My friend sarah_prineas started something with her post on the Shrinking Violets blog. Sarah believes that social sites should be for “friendly conversation and debate, for sharing good news and bad news, for meeting new friends, for posting amusingly captioned cat pictures,” not for shameless self promotion. And somewhere along the line lisa_schroeder said, “what’s sad is that our blogging community that used to be about friendship and community has drastically changed. Hardly anyone comments anymore. Is that because people stopped reading because so many blogs became like billboards? I don’t know. But I miss the way it used to be.”

I miss the way it used to be, too.

I told Sarah earlier today that I’ve been “e-mailing” since before it was actually called “e-mailing.” I “e-mailed” back when only the geeks were doing it. I was part of an online community when I was in high school. And I’m 45! I’m guessing I graduated with people who had no idea there even was an online community to be part of…and if they did know, they probably wouldn’t have wanted to be part of it. Like I said, back then it was only for geeks.

My online friends were true friends in every sense of the word. I grew up in a small town in southern Minnesota and when my family would go visit relatives in the Twin Cities, my parents thought nothing of letting me take the bus to Har Mar Mall by myself to meet some of these people (mostly guys…the guys online far outnumbered the girls) I’d been talking to online. You would NEVER let your teenage daughter do that today.

I would never have met my husband if not for this online community.

In my 20s, I got involved in writer’s communities on FidoNet (anybody remember FidoNet? I’m still friends with people I knew on FidoNet). Then came Compuserve and Genie and finally the online communication we have today: e-mail, instant messaging, Facebook, twitter.

Online communication absolutely used to be about friendship and community. And you can still find that…if you try. But it does feel like a lot of our “community” has denigrated to shameless self promotion. It makes me wonder whether someone is really interested in me or do they just want to sell me something.

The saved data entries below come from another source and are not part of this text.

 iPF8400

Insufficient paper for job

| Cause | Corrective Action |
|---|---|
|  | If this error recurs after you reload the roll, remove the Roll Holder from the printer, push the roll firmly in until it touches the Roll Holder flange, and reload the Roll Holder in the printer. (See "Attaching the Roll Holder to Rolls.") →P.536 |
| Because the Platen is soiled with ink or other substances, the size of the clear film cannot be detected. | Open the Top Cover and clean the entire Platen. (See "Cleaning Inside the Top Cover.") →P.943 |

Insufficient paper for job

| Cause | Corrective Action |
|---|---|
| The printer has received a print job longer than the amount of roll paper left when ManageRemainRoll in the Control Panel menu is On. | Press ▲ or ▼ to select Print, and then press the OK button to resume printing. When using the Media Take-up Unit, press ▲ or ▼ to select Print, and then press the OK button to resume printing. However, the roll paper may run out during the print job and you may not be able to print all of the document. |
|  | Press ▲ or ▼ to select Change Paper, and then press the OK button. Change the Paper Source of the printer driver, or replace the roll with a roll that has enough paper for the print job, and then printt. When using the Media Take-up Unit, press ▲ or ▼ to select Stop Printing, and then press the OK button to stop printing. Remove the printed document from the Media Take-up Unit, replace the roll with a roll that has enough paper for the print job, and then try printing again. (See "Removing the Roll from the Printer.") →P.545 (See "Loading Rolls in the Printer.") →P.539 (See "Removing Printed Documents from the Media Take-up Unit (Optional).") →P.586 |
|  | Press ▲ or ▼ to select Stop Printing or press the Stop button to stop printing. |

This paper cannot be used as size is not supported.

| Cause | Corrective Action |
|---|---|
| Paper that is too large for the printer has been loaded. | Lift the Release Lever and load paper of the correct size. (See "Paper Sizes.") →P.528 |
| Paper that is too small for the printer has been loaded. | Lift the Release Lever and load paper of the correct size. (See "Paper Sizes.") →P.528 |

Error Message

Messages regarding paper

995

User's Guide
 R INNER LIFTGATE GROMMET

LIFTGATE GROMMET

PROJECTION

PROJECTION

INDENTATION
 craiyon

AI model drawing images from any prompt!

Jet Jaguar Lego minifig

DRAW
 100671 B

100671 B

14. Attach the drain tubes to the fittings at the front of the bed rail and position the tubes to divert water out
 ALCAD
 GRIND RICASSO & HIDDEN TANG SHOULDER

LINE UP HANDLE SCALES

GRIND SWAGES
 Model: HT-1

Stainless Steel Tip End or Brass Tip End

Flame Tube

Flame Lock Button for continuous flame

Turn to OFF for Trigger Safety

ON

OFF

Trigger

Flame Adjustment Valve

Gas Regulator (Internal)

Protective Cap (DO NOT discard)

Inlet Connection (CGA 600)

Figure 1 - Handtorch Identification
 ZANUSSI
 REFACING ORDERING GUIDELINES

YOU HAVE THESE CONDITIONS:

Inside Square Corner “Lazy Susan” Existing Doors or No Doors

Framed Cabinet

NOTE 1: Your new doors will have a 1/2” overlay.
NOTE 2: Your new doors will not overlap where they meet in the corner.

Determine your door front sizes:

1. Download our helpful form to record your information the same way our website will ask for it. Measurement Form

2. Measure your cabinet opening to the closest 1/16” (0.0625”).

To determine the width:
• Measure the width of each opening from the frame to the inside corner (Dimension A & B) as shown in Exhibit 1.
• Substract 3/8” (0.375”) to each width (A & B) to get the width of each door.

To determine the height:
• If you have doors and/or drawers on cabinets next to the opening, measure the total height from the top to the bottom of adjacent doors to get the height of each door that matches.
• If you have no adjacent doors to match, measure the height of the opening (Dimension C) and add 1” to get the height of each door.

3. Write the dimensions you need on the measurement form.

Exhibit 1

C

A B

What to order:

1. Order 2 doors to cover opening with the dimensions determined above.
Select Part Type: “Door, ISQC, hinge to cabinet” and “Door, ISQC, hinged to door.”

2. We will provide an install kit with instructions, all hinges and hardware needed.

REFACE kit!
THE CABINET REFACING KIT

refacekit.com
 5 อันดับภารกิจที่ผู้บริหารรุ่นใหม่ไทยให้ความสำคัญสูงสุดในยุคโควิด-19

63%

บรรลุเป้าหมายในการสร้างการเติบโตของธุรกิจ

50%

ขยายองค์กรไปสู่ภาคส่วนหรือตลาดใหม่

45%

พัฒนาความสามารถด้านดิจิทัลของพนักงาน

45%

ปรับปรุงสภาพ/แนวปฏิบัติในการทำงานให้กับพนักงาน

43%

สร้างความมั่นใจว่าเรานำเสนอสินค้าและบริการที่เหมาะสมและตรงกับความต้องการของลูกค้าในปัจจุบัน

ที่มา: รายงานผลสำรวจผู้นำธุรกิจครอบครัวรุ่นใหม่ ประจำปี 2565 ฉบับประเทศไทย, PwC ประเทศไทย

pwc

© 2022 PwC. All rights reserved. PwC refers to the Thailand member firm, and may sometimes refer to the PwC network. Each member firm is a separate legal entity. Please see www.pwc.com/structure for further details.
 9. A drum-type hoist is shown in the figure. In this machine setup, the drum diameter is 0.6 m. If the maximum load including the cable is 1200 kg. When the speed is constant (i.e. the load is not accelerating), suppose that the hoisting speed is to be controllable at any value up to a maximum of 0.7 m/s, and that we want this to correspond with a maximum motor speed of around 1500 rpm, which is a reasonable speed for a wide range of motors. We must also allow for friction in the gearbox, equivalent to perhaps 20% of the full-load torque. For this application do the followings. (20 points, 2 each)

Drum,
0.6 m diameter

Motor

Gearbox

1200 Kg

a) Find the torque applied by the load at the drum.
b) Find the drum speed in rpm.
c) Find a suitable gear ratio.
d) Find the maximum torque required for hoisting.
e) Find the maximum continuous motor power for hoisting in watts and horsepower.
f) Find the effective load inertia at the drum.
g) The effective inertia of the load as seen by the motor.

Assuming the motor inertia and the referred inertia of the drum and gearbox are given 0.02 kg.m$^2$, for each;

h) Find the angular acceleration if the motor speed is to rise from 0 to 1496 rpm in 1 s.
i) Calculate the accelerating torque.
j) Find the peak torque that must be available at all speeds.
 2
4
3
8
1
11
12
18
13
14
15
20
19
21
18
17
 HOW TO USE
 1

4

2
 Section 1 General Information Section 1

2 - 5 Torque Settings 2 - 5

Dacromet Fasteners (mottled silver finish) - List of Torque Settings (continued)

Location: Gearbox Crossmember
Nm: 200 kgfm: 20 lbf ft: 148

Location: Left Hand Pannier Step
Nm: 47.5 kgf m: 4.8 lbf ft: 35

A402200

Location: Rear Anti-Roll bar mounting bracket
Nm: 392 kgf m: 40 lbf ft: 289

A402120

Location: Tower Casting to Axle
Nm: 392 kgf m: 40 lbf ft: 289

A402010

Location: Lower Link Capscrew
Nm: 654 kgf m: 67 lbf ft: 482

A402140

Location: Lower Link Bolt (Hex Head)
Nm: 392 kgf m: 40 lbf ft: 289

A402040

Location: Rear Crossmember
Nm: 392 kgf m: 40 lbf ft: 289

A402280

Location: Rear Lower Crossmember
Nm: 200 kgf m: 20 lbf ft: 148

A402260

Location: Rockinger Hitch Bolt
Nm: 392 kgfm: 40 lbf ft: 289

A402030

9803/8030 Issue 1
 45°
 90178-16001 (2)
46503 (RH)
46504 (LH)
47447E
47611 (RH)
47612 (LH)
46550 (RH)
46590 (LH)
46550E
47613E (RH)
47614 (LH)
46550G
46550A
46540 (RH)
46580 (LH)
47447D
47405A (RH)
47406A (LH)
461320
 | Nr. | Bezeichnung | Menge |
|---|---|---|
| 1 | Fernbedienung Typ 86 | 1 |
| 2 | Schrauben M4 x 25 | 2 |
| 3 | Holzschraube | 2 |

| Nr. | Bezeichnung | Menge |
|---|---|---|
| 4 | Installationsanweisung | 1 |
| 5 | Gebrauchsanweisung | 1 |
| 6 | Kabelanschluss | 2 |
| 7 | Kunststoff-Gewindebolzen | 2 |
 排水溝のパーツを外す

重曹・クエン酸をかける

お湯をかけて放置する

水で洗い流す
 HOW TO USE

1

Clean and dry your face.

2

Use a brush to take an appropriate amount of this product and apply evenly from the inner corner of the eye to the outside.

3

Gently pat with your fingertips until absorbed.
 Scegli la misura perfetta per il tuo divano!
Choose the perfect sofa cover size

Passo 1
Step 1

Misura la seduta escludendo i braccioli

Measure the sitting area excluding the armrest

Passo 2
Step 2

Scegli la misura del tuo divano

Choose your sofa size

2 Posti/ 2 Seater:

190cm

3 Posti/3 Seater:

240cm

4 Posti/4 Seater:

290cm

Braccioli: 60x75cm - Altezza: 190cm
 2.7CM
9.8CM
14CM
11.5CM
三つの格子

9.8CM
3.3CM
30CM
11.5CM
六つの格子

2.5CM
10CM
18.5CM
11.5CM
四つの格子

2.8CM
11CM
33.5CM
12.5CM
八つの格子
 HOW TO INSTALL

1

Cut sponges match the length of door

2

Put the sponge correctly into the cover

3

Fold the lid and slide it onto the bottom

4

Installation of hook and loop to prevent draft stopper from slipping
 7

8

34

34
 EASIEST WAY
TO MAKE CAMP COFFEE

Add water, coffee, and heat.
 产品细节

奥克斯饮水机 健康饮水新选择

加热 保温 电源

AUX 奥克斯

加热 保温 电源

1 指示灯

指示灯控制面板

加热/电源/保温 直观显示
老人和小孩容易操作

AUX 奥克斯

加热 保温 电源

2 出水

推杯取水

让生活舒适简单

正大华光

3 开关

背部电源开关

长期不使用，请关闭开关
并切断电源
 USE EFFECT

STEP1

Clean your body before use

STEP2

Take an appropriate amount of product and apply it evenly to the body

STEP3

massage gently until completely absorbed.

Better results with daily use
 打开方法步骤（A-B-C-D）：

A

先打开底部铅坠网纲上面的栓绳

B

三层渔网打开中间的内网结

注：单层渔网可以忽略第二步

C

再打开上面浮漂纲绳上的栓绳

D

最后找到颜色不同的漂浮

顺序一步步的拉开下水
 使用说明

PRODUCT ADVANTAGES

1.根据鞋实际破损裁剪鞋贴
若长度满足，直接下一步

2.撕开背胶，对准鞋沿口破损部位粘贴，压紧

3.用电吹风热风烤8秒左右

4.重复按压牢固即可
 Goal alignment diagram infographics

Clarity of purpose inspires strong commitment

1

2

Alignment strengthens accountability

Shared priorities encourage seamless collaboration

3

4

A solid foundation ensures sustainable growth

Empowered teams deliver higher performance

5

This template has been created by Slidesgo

I know…social media is supposed to be this great marketing tool. I’m supposed to be able to reach all these people…but how many people am I REALLY reaching? Sure, people who come looking for me can find me easily. But for the most part, people who come looking for me are already my friends. They’re people who are already interested in me or my books. Very few people who read my blog stumbled onto it by accident and then decided to stay. Why would they? I’m not a big name. I’m just one voice in a sea of billions. And I’m not sure there’s anything I can (or even want to) do to change that. The truth is I’m no better at marketing myself online than I am at marketing myself in real life.

And after talking to sarah_prineas, I’m thinking maybe that’s okay.